O apelado intentou acção sumária, contra o apelante, E…, LDA., e A…, pedindo seja declarada a resolução do contrato de arrendamento celebrado com a sociedade e a condenação desta na entrega do locado livre e devoluto de pessoas e bens e a condenação solidária dos demais no pagamento da quantia de € 2.800,00, a título de rendas vencidas e não pagas, no âmbito do referido contrato, no qual os 2º e 3º Réus se constituíram fiadores, e do valor das rendas até à efectiva entrega do locado, acrescido de juros de mora.
Apenas o Réu E… contestou, dizendo que:
i) O apelado deixou de entregar os recibos das rendas em Janeiro de 200…, pelo que a sociedade, depois de várias insistências para a resolução do problema, recusou-se a pagar as rendas até à regularização da situação, o que nunca ocorreu;
ii) O contrato foi rescindido por mútuo consentimento em … de 200…, altura em que, conforme acordado, enviou ao apelado as chaves do locado, tendo ficado apenas por pagar uma renda respeitante ao mês de Maio cujo pagamento ficou subordinado à entrega dos recibos referidos em i);
iii) A sociedade nunca recebeu, na sua sede, qualquer interpelação para proceder ao pagamento das rendas.
Termina pedindo a absolvição do pedido.
Junta a certidão da CRCom. comprovando a dissolução e encerramento da liquidação da sociedade, veio o apelado requerer a extinção da instância por inutilidade superveniente quanto a esta e relativamente à entrega do locado. 

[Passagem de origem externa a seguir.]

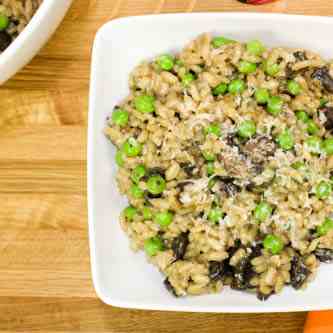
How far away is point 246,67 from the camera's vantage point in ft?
6.59

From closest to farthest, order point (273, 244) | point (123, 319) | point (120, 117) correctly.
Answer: point (273, 244)
point (120, 117)
point (123, 319)

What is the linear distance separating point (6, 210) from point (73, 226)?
27 cm

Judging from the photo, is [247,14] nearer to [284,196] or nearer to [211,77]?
[211,77]

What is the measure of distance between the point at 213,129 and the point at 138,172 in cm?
28

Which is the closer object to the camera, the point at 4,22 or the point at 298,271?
the point at 298,271

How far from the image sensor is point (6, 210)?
235cm

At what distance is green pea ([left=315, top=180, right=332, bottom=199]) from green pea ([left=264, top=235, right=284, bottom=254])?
0.63 ft

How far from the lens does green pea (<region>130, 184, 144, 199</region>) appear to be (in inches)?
79.4

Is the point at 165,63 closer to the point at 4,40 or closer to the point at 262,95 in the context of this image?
the point at 262,95

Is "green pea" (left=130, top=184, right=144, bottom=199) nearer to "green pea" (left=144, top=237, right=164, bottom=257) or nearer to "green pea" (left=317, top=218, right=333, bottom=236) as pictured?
"green pea" (left=144, top=237, right=164, bottom=257)

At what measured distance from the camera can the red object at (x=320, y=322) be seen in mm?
2248

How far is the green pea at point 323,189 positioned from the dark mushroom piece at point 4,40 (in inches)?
45.5

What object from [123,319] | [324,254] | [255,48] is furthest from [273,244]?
[123,319]

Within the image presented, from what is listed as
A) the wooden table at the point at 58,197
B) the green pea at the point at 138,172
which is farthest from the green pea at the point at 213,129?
the wooden table at the point at 58,197
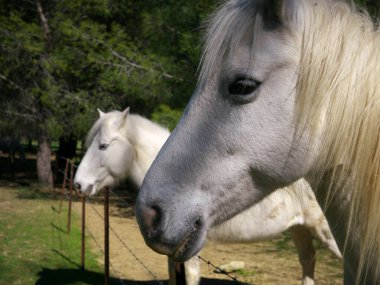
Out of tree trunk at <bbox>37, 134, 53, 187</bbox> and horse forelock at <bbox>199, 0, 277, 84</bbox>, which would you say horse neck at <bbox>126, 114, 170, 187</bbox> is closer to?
horse forelock at <bbox>199, 0, 277, 84</bbox>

Foi proferido despacho saneador onde se declarou a sociedade substituída pelos seus gerentes (os dois RR), tendo-se dispensado a elaboração de despacho de condensação.

Julgada a causa foi proferida douta sentença cujo dispositivo é o seguinte:”
Pelo exposto, decido julgar procedente a presente acção e, consequentemente:
a) Resolver o contrato de arrendamento relativo ao rés-do-chão/loja do prédio sito na…, nºs …  e…, em…;
b) Condenar os Réus A… e E… a despejar imediatamente o locado, deixando-o devoluto de pessoas e bens;
c) Condenar solidariamente os Réus A… e E… a pagar à Autora as rendas vencidas e não pagas desde Junho de 200… e vincendas até ao efectivo despejo e entrega do locado, acrescidas de juros de mora, à taxa legal.
*
Mais decido julgar não verificada a litigância de má- fé por parte do Réu E…, absolvendo-o do pedido de condenação nesses termos.”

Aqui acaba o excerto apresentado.